IHSG Berpotensi Melemah, Investor Bersikap Wait and See Menjelang Pertemuan The Fed

Oleh Ahmad Yusuf
SHARE   :

IHSG Berpotensi Melemah, Investor Bersikap Wait and See Menjelang Pertemuan The Fed
Foto: (Sumber :Pekerja mengamati layar digital pergerakan Indeks Harga Saham Gabungan (IHSG) di Bursa Efek Indonesia, Jakarta. ANTARA FOTO/Sulthony Hasanuddin/wsj..)

Pantau - Indeks Harga Saham Gabungan (IHSG) Bursa Efek Indonesia diperkirakan bergerak melemah pada perdagangan Senin di tengah sikap wait and see pelaku pasar menjelang pertemuan bank sentral Amerika Serikat, Federal Reserve (The Fed), sementara IHSG dibuka turun 10,63 poin ke posisi 6.185,80.

Sentimen Global Masih Membayangi Pasar

Pengamat pasar modal sekaligus Founder Republik Investor Hendra Wardana mengatakan IHSG diperkirakan bergerak dengan kisaran support di level 6.060 dan resistance di level 6.300.

Ia mengungkapkan, "IHSG diperkirakan bergerak cenderung melemah dengan kisaran support di level 6.060 dan resistance di level 6.300. Selama IHSG masih bertahan di atas area support 6.060, tekanan yang terjadi diperkirakan masih berupa koreksi yang wajar sebagai respons atas sentimen pasar.”

Menurut Hendra, penurunan harga minyak mentah berpotensi meredakan kekhawatiran terhadap inflasi global, mengurangi tekanan kebijakan suku bunga bank sentral, serta memberi sentimen positif bagi inflasi domestik, neraca perdagangan, dan stabilitas nilai tukar rupiah.

Ia mengatakan, "Terdapat sentimen positif yang berpotensi membatasi tekanan di pasar saham.
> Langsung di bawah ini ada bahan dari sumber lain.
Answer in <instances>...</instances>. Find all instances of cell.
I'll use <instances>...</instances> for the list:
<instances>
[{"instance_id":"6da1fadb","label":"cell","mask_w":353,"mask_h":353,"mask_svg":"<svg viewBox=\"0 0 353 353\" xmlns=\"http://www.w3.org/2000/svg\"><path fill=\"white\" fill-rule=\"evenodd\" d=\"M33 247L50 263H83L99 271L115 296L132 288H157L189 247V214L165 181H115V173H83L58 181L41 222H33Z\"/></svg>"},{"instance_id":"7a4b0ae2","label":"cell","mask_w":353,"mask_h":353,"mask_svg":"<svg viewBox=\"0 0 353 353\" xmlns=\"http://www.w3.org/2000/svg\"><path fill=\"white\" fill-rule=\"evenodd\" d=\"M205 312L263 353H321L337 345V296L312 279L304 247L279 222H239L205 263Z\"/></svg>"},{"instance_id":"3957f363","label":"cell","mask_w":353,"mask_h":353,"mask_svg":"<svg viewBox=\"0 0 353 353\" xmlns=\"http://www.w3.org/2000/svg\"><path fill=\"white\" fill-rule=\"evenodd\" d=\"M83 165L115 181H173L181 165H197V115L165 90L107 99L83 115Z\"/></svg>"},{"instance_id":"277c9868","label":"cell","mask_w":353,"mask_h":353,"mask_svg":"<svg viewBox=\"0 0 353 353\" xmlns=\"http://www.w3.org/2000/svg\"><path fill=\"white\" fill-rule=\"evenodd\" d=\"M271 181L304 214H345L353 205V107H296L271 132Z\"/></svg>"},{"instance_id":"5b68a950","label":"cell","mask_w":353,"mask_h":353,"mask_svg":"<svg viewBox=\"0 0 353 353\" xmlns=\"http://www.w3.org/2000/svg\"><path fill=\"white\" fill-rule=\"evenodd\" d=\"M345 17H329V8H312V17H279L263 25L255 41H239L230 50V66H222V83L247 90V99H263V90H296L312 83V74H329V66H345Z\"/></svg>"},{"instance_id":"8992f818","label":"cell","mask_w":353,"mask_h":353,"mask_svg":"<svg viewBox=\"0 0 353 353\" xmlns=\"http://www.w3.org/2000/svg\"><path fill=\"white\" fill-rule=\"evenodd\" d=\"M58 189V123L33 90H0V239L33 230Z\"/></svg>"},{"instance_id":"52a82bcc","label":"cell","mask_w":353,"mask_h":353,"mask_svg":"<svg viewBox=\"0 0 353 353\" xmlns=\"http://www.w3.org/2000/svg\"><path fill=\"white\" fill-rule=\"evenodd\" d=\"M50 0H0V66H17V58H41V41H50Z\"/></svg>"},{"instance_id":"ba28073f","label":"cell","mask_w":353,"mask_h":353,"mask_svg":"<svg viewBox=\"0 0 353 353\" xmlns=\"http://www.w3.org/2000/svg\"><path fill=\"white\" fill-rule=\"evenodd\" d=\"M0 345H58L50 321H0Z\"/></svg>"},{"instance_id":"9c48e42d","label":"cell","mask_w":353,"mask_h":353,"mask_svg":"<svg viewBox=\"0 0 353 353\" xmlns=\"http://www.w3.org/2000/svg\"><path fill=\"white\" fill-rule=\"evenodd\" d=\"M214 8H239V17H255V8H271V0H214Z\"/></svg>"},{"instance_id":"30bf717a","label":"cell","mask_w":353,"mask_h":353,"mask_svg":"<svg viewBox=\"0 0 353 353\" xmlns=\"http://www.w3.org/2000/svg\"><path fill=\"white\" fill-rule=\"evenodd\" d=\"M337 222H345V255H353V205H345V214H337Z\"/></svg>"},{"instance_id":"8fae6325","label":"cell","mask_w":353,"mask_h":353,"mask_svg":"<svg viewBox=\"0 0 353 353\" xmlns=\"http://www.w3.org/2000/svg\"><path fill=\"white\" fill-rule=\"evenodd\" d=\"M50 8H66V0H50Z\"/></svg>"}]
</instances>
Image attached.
Harga minyak mentah Brent yang sebelumnya sempat mendekati level 100 dolar AS per barel kini terkoreksi sekitar 4,5 persen ke kisaran 87 dolar AS per barel.”

Pelaku pasar pada pekan ini juga mencermati hasil pertemuan Federal Open Market Committee (FOMC), arah kebijakan Bank of Japan, Bank of England, inflasi PCE Amerika Serikat, pertumbuhan ekonomi kuartal II-2026, data durable goods orders, rapat Politbiro China, serta PMI manufaktur China.
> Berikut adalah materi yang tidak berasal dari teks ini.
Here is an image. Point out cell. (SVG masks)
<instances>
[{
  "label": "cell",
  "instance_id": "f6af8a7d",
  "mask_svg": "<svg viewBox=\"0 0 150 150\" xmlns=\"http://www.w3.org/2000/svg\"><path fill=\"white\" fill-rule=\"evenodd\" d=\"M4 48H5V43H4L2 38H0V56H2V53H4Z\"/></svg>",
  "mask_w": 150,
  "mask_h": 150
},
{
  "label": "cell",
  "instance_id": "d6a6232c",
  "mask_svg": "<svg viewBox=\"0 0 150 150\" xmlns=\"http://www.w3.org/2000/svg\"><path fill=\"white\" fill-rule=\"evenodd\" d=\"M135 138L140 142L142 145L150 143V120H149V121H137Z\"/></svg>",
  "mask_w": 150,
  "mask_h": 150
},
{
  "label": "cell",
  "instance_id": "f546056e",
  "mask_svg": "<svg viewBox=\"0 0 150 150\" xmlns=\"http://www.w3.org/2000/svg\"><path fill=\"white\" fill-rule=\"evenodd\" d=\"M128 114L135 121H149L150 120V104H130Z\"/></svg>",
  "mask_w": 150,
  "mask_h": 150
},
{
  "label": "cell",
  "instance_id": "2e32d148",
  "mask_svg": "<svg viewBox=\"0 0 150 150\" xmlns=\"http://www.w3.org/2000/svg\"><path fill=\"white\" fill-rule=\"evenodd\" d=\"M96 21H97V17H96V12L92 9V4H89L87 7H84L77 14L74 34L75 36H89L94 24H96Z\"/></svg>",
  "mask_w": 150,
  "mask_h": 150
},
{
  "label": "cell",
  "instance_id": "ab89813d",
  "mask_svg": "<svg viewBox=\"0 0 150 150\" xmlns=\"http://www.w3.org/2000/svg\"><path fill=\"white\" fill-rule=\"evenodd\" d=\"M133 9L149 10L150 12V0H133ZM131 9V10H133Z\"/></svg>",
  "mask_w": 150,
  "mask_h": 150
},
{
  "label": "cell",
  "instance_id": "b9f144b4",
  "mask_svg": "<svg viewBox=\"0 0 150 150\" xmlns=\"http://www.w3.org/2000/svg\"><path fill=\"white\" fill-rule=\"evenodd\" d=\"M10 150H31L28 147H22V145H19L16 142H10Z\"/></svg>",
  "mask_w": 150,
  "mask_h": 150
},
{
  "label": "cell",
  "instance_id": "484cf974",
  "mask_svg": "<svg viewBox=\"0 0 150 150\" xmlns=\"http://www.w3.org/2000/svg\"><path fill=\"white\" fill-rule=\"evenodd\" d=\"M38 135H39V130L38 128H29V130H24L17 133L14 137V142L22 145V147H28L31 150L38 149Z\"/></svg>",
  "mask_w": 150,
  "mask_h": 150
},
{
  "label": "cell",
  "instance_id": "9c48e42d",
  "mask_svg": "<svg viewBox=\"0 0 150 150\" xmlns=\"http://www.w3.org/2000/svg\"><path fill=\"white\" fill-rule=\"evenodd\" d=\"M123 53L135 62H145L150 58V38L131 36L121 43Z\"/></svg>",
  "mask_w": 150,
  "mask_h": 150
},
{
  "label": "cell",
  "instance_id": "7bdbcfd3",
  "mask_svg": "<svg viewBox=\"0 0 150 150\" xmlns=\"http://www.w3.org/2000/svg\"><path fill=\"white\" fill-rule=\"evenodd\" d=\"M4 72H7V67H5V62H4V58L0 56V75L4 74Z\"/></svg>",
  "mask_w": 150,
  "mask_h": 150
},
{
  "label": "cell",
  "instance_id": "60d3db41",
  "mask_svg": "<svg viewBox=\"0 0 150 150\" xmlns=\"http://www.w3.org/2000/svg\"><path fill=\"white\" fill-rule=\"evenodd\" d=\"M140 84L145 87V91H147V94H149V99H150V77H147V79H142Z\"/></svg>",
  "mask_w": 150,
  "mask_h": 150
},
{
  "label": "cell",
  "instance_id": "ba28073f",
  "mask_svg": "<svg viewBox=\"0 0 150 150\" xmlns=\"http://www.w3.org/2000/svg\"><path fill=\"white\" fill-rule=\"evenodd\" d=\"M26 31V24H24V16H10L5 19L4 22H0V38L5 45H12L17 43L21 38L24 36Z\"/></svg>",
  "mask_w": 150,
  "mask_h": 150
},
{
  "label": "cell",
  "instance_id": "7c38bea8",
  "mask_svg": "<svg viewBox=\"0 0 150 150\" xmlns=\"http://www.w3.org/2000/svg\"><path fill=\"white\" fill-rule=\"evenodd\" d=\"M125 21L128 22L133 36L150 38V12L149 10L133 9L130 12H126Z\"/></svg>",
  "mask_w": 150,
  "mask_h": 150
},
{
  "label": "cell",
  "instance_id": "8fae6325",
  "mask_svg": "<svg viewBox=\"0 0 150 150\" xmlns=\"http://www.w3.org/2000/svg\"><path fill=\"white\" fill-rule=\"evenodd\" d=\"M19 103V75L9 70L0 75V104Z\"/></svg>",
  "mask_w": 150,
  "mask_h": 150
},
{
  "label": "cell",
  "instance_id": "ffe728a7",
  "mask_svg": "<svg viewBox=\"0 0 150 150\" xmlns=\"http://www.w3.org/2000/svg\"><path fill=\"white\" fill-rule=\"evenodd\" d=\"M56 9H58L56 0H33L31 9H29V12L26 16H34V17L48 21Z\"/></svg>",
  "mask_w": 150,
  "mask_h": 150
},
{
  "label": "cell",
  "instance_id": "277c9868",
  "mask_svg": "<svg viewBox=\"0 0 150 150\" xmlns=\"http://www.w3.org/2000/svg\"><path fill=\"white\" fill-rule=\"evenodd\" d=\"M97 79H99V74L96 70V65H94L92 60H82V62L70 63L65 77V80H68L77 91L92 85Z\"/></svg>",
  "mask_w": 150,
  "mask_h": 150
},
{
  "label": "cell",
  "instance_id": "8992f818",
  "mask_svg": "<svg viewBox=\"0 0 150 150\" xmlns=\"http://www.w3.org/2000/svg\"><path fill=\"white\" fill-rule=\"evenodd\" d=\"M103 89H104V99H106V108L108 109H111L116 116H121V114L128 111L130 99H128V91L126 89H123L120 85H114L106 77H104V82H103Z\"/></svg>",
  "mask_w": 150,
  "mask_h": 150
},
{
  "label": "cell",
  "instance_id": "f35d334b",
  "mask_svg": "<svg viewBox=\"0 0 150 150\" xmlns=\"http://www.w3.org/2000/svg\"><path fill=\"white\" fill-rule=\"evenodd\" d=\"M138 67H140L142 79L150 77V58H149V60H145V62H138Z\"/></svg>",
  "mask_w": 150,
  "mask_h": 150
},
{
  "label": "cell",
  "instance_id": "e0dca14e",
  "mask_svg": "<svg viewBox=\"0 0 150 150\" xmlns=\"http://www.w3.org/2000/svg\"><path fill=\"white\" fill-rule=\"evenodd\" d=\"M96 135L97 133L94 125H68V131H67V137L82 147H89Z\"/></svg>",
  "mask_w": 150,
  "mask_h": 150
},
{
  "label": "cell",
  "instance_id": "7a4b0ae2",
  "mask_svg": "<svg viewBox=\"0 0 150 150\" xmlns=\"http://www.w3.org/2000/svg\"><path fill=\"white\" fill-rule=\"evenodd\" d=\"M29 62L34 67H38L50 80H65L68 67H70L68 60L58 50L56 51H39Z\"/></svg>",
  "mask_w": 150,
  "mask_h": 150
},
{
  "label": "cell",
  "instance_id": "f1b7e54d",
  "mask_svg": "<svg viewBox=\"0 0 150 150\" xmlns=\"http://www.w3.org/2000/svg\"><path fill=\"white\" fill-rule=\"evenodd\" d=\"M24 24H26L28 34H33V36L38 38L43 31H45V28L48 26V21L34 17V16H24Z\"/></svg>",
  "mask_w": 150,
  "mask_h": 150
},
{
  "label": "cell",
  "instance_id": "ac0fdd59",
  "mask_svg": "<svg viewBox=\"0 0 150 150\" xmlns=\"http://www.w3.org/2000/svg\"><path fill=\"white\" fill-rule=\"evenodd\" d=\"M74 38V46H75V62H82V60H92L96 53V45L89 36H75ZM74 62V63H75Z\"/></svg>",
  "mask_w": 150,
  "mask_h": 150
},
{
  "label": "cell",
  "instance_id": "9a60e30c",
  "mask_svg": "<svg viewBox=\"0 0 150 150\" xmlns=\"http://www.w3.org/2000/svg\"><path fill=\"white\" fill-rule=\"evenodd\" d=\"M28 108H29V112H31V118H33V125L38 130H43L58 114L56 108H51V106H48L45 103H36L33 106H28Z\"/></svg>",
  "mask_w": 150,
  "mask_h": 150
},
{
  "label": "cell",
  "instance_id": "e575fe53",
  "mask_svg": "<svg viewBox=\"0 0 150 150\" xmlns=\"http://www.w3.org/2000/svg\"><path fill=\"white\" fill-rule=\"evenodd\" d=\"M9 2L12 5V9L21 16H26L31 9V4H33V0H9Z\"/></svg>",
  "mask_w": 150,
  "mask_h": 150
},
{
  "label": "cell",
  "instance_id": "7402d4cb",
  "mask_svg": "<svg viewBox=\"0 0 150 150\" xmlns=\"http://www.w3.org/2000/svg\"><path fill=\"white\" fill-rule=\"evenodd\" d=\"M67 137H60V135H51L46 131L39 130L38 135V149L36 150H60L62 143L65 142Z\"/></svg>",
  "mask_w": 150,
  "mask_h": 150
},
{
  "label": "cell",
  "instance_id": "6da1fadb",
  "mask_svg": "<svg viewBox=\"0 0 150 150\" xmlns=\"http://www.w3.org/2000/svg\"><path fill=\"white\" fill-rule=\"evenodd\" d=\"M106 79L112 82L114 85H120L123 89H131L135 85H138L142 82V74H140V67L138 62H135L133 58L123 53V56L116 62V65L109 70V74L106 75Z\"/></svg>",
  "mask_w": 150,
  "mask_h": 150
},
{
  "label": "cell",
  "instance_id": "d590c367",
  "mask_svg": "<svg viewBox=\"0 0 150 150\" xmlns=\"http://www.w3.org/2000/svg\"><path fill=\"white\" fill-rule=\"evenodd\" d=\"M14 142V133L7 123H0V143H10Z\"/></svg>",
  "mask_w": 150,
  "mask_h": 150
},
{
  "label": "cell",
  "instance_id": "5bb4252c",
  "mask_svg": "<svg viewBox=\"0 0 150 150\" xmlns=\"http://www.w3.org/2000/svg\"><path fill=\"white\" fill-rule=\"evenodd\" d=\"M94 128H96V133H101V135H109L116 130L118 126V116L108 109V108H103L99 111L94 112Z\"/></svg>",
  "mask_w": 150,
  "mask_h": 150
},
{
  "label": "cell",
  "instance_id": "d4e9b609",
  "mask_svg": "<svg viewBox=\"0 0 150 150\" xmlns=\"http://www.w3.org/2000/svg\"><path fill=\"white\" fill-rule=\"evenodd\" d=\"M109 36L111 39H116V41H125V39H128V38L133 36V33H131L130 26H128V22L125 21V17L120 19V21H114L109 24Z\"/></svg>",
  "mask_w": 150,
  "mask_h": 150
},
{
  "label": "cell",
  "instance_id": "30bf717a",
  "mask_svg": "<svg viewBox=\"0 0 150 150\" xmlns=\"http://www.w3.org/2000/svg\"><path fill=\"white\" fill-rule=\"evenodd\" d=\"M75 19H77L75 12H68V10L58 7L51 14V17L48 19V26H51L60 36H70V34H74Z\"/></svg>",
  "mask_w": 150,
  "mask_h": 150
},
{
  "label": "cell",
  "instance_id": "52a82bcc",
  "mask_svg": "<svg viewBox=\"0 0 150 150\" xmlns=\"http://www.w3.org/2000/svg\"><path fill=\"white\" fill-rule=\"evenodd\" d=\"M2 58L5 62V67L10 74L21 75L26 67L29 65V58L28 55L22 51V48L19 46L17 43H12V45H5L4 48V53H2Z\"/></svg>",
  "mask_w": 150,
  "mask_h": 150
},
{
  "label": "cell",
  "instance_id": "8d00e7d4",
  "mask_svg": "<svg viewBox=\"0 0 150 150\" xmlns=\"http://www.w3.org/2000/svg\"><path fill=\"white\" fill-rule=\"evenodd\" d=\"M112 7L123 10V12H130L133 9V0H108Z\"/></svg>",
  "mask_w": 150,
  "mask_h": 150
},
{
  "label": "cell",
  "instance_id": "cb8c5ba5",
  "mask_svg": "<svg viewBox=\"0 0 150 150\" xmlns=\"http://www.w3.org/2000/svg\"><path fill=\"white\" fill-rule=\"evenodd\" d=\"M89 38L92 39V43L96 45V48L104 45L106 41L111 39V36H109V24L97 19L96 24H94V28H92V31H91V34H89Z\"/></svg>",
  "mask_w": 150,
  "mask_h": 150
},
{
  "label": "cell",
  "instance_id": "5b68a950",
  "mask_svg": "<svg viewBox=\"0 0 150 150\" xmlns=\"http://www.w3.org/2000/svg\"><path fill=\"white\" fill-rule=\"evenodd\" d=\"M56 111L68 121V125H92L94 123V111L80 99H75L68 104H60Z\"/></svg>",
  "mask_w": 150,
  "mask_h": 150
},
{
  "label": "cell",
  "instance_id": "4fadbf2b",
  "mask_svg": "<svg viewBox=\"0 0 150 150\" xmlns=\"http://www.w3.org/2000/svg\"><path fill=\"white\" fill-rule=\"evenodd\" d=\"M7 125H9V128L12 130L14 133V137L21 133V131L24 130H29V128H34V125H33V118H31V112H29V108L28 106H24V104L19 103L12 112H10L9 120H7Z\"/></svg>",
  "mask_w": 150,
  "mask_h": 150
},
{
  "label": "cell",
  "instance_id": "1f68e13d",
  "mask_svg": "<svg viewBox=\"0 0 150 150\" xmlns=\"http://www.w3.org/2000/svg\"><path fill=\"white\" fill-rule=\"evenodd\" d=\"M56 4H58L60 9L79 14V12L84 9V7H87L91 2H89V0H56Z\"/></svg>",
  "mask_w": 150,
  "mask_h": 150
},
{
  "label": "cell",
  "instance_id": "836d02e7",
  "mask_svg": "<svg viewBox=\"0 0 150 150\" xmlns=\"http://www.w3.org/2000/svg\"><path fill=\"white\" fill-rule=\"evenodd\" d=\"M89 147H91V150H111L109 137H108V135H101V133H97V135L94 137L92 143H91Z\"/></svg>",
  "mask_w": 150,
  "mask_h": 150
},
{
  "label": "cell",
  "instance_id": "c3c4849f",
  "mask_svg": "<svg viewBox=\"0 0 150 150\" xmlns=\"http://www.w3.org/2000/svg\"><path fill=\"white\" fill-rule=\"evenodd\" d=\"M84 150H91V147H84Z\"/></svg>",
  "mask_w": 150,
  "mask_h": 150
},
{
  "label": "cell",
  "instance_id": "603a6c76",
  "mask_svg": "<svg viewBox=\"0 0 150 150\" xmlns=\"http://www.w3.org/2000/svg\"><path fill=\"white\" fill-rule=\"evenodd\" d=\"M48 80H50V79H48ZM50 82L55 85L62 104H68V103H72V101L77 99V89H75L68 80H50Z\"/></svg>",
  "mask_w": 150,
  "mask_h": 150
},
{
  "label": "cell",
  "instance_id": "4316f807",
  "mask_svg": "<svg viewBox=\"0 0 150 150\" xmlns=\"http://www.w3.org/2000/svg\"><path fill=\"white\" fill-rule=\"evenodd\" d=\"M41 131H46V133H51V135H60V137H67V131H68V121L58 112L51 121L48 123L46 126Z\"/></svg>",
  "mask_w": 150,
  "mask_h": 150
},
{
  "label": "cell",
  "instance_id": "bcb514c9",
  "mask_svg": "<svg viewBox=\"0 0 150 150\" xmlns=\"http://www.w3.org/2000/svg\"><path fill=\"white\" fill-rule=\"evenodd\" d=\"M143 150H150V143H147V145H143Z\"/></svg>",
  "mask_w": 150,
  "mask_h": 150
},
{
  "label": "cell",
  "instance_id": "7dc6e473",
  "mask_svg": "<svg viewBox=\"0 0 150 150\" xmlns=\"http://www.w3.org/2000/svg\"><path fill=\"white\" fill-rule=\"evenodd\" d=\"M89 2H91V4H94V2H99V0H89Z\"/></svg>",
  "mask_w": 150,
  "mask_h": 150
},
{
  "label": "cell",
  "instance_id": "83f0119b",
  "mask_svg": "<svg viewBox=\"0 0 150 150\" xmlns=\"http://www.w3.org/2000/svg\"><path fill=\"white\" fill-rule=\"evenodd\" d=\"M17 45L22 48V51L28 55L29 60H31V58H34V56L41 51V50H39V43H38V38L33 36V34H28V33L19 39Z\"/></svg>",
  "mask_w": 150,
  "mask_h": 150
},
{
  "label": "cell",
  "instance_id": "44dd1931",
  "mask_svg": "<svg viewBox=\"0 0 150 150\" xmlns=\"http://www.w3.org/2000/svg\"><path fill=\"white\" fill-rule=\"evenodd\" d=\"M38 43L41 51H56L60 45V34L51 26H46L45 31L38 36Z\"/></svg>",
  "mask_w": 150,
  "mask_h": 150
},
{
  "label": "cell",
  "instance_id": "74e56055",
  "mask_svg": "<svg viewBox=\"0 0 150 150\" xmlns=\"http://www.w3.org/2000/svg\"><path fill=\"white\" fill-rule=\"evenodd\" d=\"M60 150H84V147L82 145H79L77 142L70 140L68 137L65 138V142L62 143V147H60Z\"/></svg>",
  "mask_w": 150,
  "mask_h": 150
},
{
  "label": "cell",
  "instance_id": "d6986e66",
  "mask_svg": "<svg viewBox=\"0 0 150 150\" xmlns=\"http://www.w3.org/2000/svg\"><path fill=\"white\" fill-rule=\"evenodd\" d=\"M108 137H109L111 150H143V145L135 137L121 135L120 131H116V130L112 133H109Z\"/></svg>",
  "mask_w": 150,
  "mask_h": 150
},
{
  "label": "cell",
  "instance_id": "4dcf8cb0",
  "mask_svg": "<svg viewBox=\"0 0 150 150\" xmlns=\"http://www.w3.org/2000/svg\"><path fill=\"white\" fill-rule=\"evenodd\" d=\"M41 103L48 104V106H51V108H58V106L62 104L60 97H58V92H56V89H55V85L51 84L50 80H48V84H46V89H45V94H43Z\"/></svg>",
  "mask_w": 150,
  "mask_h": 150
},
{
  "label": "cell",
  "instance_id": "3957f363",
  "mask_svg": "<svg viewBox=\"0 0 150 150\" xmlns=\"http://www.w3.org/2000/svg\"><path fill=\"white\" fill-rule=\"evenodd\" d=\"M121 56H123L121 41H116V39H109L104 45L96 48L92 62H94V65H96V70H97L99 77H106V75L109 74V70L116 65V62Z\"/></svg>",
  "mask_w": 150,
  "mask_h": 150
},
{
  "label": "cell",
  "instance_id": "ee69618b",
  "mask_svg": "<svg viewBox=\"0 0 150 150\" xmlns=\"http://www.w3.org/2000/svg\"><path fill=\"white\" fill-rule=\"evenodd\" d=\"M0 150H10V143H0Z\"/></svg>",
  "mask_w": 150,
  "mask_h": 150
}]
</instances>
Pengunduran Diri Perry Warjiyo Jadi Sorotan

Hendra menilai pengunduran diri Perry Warjiyo sebagai Gubernur Bank Indonesia muncul di tengah tingginya volatilitas pasar global dan ketegangan geopolitik yang membuat investor cenderung bersikap hati-hati.

Ia menyebut penunjukan Deputi Gubernur Senior Destry Damayanti sebagai Pelaksana Tugas Gubernur Bank Indonesia memberikan sinyal kesinambungan kebijakan moneter tetap terjaga.

Hendra mengungkapkan, “Hal tersebut juga tercermin dari pergerakan rupiah yang masih relatif stabil di kisaran Rp17.953 per dolar AS atau melemah sekitar 0,23 persen, sehingga menunjukkan bahwa pasar belum bereaksi secara berlebihan terhadap kabar tersebut.”

Pada perdagangan Jumat pekan lalu, bursa Eropa ditutup menguat, sementara bursa Wall Street bergerak variatif dan mayoritas bursa saham Asia pada perdagangan Senin pagi menunjukkan pergerakan yang beragam.